▶ [WRITTEN TASK]: Turn the lines from the line with "Considering the options" to the line with "which is farthest from pixel 397 435?" into a Markdown table with the columns No. and Line, giving each line its row number.

[Dataset items]
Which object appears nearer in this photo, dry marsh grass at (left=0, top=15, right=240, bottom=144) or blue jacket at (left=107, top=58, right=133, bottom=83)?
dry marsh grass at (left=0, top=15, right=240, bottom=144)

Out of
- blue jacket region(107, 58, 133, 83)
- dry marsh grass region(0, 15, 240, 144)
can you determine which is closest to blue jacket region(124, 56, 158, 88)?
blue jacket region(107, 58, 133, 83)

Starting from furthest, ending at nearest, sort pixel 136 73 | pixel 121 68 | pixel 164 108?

--

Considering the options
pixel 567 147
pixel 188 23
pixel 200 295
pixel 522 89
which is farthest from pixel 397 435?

▶ [COMPLETE ANSWER]:
| No. | Line |
|---|---|
| 1 | Considering the options |
| 2 | pixel 567 147 |
| 3 | pixel 188 23 |
| 4 | pixel 200 295 |
| 5 | pixel 522 89 |
| 6 | which is farthest from pixel 397 435? |